C’est alors que nous avons assisté aux plus extraordinaires des reniements : l’Indépendance n'a pas été une rupture mais un leurre, la Guerre de libération a été l’occasion de règlements de comptes entre clans, la souveraineté nationale n’a été qu’un prétexte pour asseoir le diktat d’un pouvoir militaro-politique, la violence à laquelle nous assistons aujourd’hui est dans la continuité d’une violence qui a toujours secoué cette société... Nous avons même vu des intellectuels français (F. Pouillon par exemple) justifier a posteriori, la distance affective qu’ils avaient à l’égard de ce pays, malgré les attaches objectives qui les y liaient[3]. Dans le privé, les reniements étaient multiples et ceux qui croyaient que la France était le prolongement naturel (ou culturel) de l’Algérie ont exprimé une déception à la mesure de l’effondrement de l’image qu’ils avaient de ce pays. De là à ce que resurgissent des relents de racisme et de mépris vis-à-vis d’un peuple rebelle, il n’y a qu’un pas que beaucoup ont franchi allègrement.
Avant de parler d’une violence entendue, évidente, que le pays subit depuis bien longtemps, ce numéro devrait s’attacher à parler de cette violence là, une violence symbolique qui nous dépossède de notre propre explication et qui continue de nous seriner les concepts venus vraiment d’ailleurs.
Est-ce à dire qu’il faut se taire sur les violences que nous subissons aujourd’hui ? Certainement non.
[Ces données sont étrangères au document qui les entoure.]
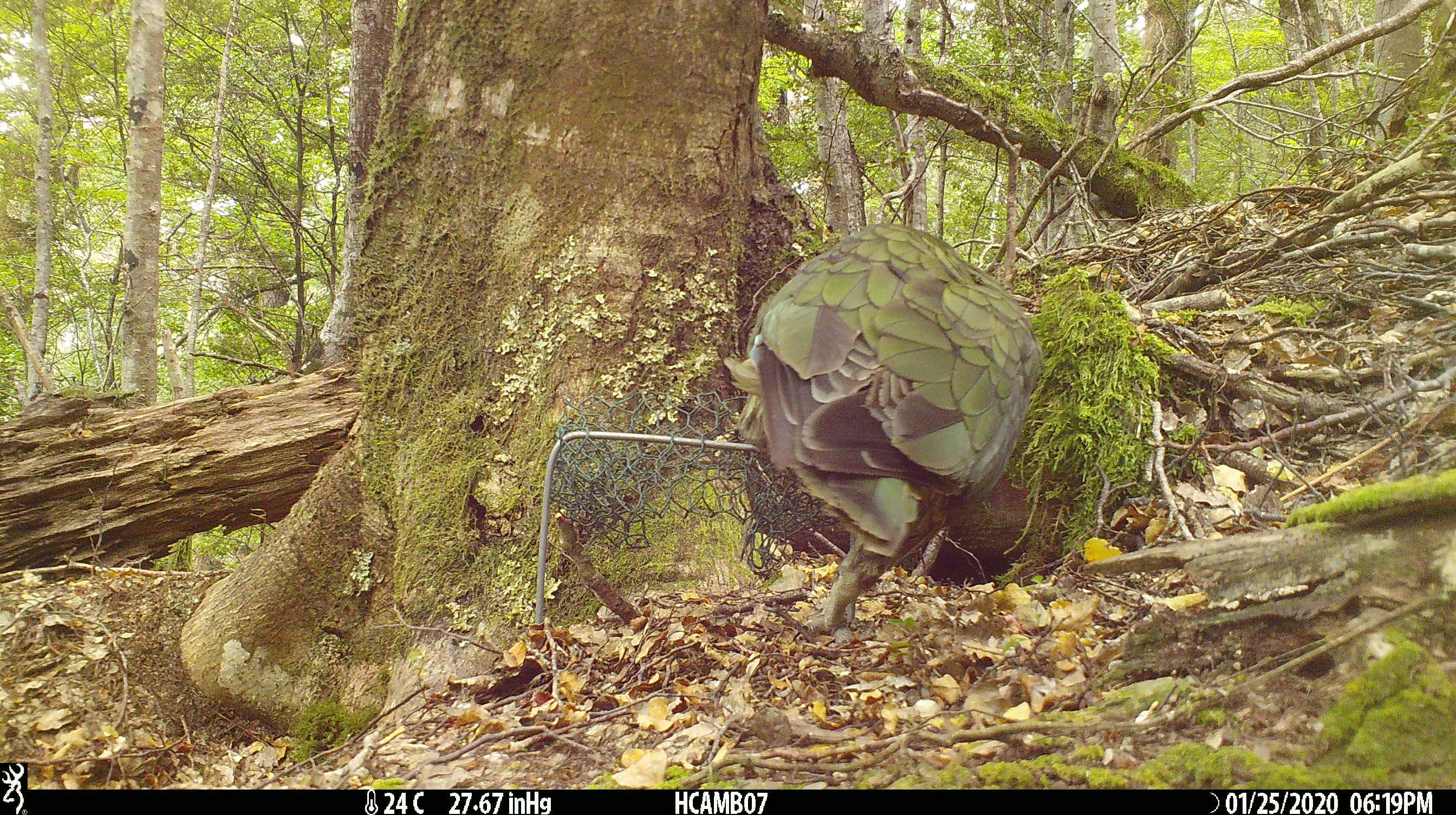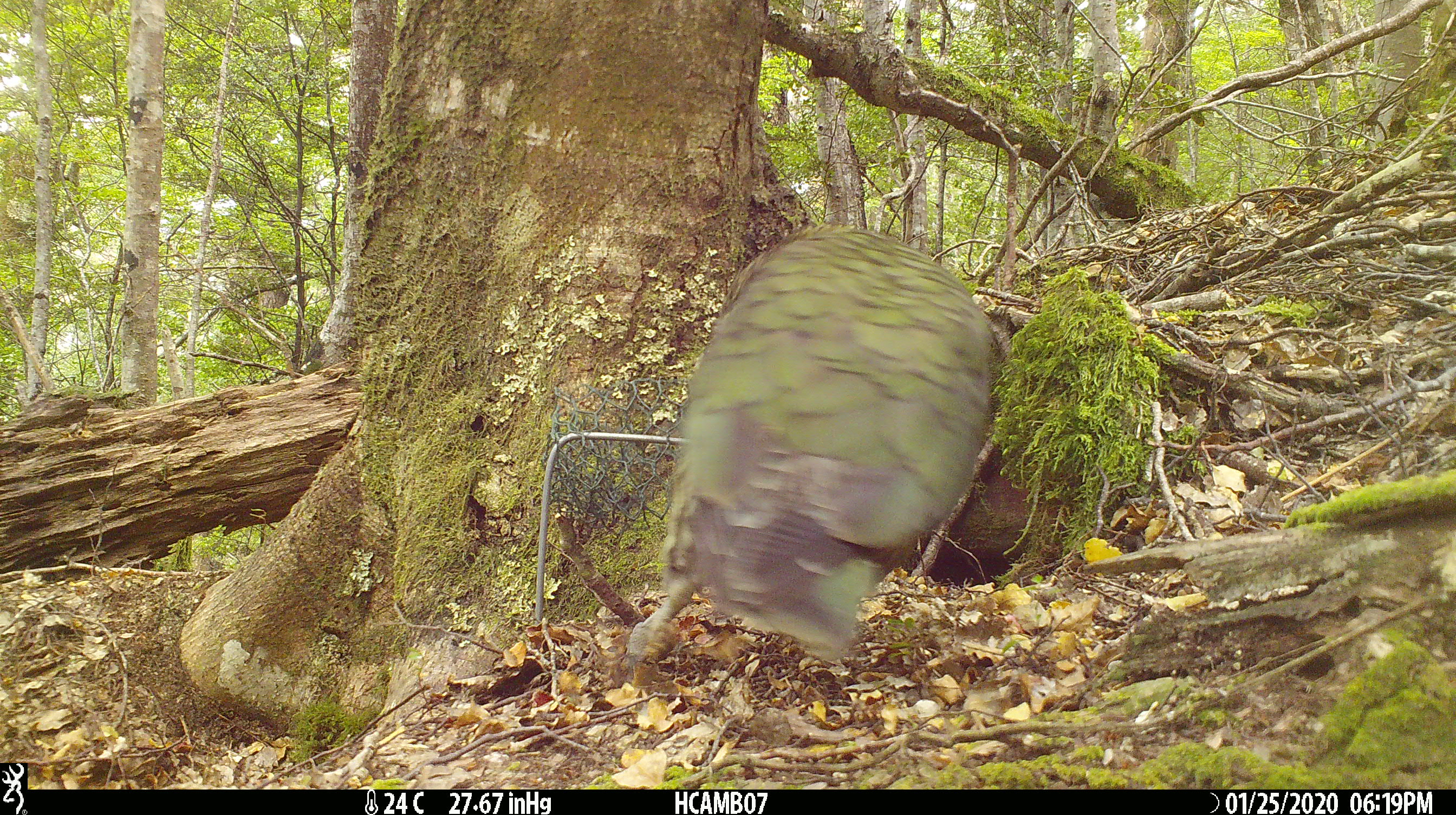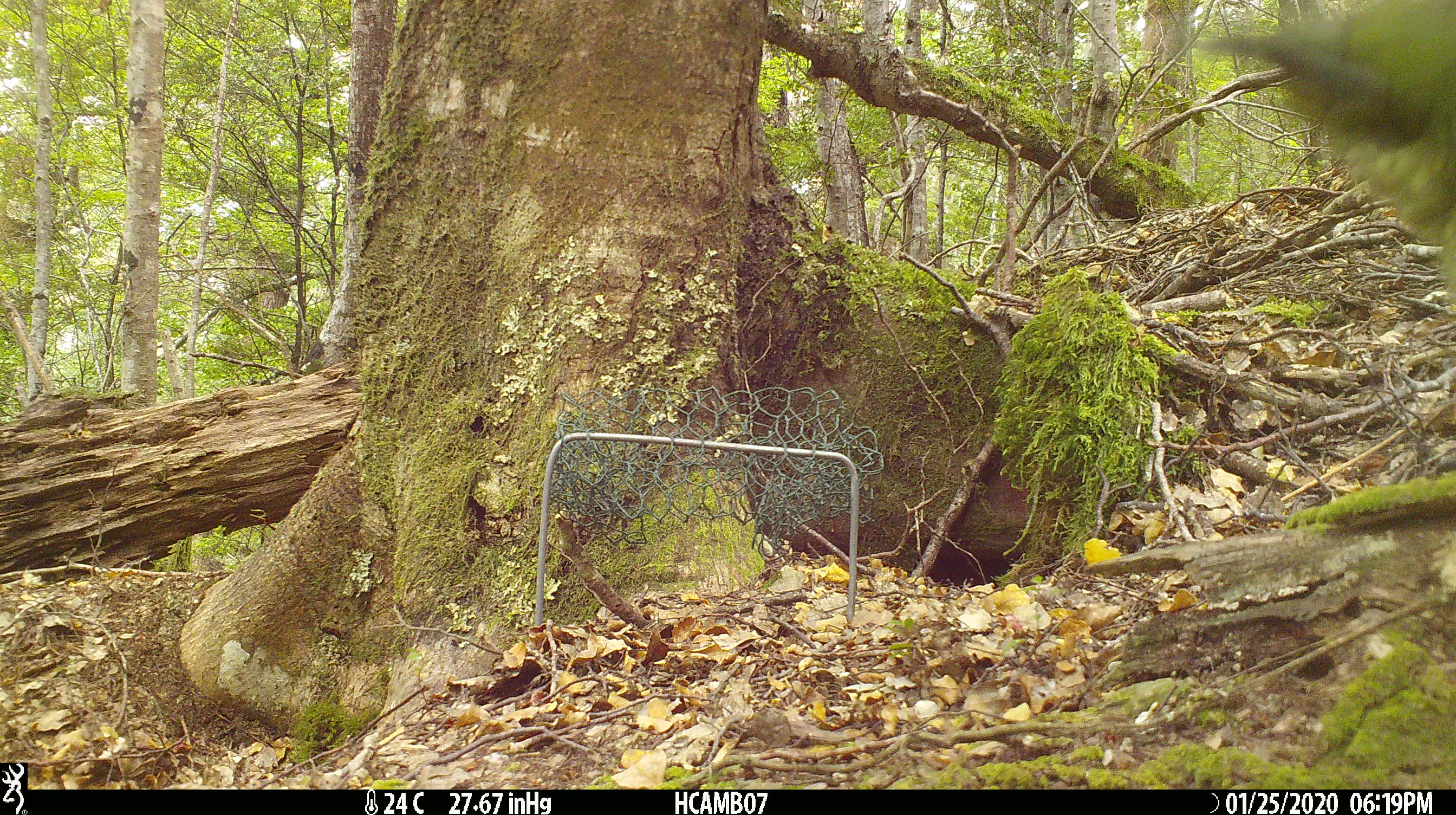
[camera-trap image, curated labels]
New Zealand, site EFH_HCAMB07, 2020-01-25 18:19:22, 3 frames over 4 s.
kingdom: Animalia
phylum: Chordata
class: Aves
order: Psittaciformes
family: Strigopidae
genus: Nestor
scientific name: Nestor notabilis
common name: kea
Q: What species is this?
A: Kea (Nestor notabilis).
Mais avant de poser les mauvaises questions (sur une prétendue continuité historique de la violence), il faut d’abord se dire pourquoi cette violence est apparue de façon aussi soudaine et aussi inattendue à un moment de notre histoire ? Et pourquoi sous cette forme là : débridée, anarchique, destructrice malgré le semblant de justification politique qu’a tenté de lui donner le FIS ? Et s’il faut parler de la violence d’Etat, comment en parler autrement qu’on en a parlé jusqu’ici, partant de l’hypothèse largement admise que la construction de tout Etat est, par sa nature même, une violence exercée sur la société ?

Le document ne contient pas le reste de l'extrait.